◆ PASSAGE PROVIDED
● ● ● ●

Here’s how I set the path (in a shell script sourced from .cshrc):

#!/bin/csh -f
set path = (/usr/local/openmpi16/bin $PATH)
set path = (/usr/local/openmpi16/lib64 $PATH)
set path = (/usr/local/openmpi16/lib $PATH)

ATTEMPTED EDIT: OK, I kind of found a workaround - set the path in bash then csh picks it up. But what am I doing wrong in my csh shell script? It’s actually setting the path, but the system isn’t using it.

Yet Another Edit: OK, the “-f” at the start of my script seemed to be the problem. But why did $PATH show up correctly yet the system not appear use it when I tried to call mpif90?

I come more from a bash background… but maybe a setenv in lieu of set… ie: setenv PATH /usr/local/openmpi16/bin:$PATH

OpenMPI, hey? CooI… what are you using it for? Iwrote up the SCTP BTL for OpenMPI back when I was in school :smiley: I don’t even know if they still include it or not.

What the heck??? Somehow I’m completely borking the path!

wrf@VBOS-e-> ls
ls: Command not found.
wrf@VBOS-e->

EDIT: OK - don’t tell me - it’s a caps issue, right? In bash it’s $PATH but in csh it’s $path - right? Does csh even use $PATH?
Does $LD_LIBRARY_PATH simply map to $ld_library_path under csh?

THANKS!!!

OK, so I think I get it. PATH in bash => path in csh because it’s a “system thing” and LD_LIBRARY_PATH in bash => LD_LIBRARY_PATH in csh because it’s a “gfortran thing” (an “application”)

This is not about “the system does (not) use it”. PATH or any other prcocess environmment variable belongs to a process. And it is up to the executable that runs in that process to use a specific variable, interprete it and act accordingly. Thus when you use PATH in *bash, *look in bash documentation what bash uses it for.

And you look in the csh documentation if it uses a variable PATH at all, and what it does with it (it’s use in csh can be completely different from that in bash or* ksh*). And when you look in csh for a similar functionality as PATH is to *bash, *you have to browse the csh documentation.

● ● ● ●

◆ WHAT YOU SHOULD DO
Please quote the csh path thread word for word from "wrf@VBOS-e-> ls" to "even use $PATH?". The data that comes next has no connection to the csh path thread.

◆ DATA BELOW
● ● ● ●

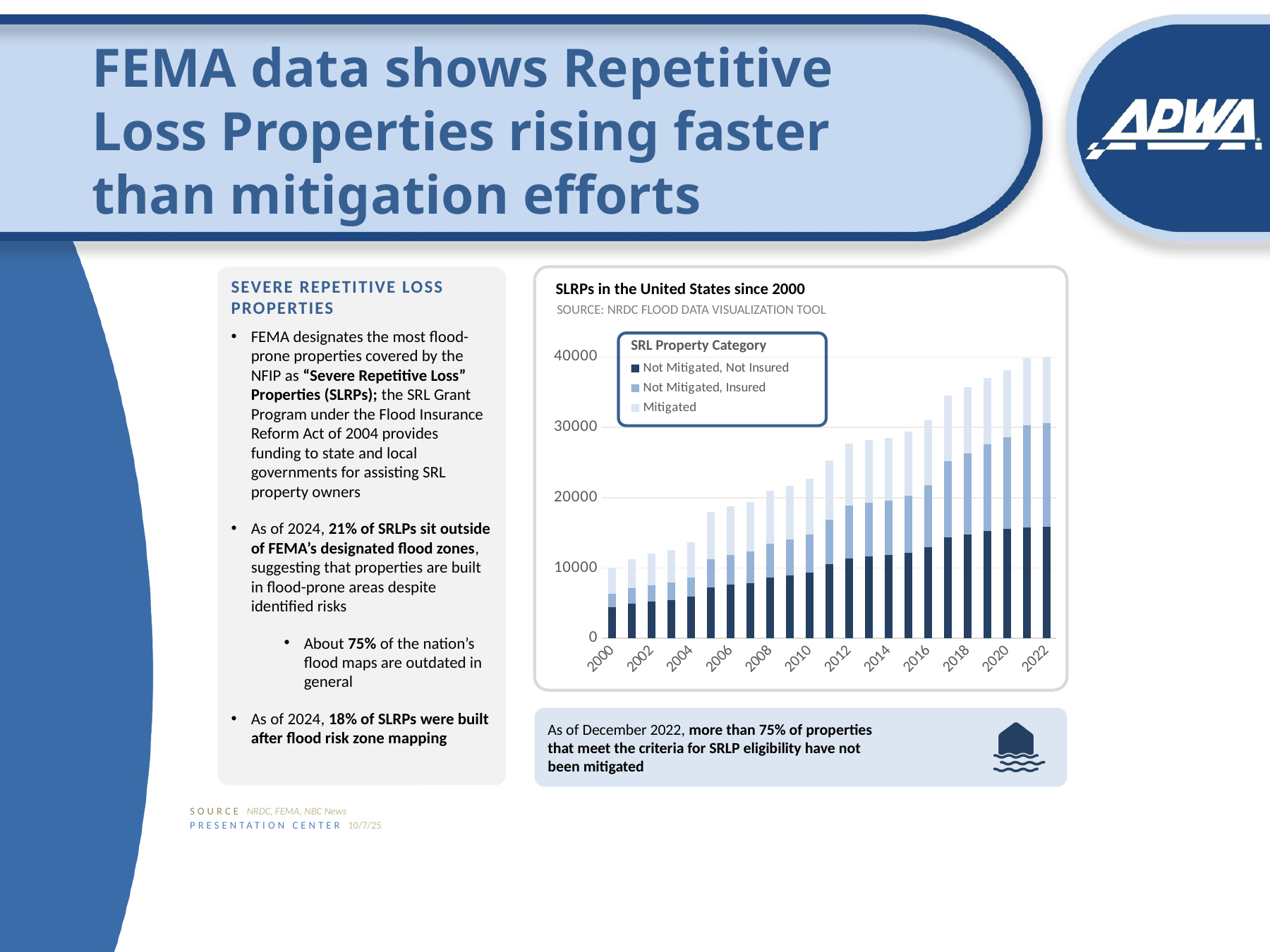
What is the title of the legend in the chart? SRL Property Category Is the total number of SLRPs in 2022 greater or less than 30000? greater Is the total number of SLRPs in 2010 greater or less than 20000? greater Which year has the lowest total number of SLRPs in the chart? 2000 Do the total SLRP values rise or fall from 2000 to 2022? Rise How many years (bars) are plotted in the 'SLRPs in the United States since 2000' chart? 23 Which year has the highest total number of SLRPs in the chart? 2022 In 2022, which SRL property category has the smallest segment of the bar? Mitigated Which year has a larger total of SLRPs, 2000 or 2022? 2022 Is the total number of SLRPs in 2004 greater or less than 10000? greater What kind of chart is shown on the slide? Stacked bar chart How many series does the legend of the 'SLRPs in the United States since 2000' chart list? 3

● ● ● ●

◆ TASK RESPONSE
wrf@VBOS-e-> ls
ls: Command not found.
wrf@VBOS-e->

EDIT: OK - don’t tell me - it’s a caps issue, right? In bash it’s $PATH but in csh it’s $path - right? Does csh even use $PATH?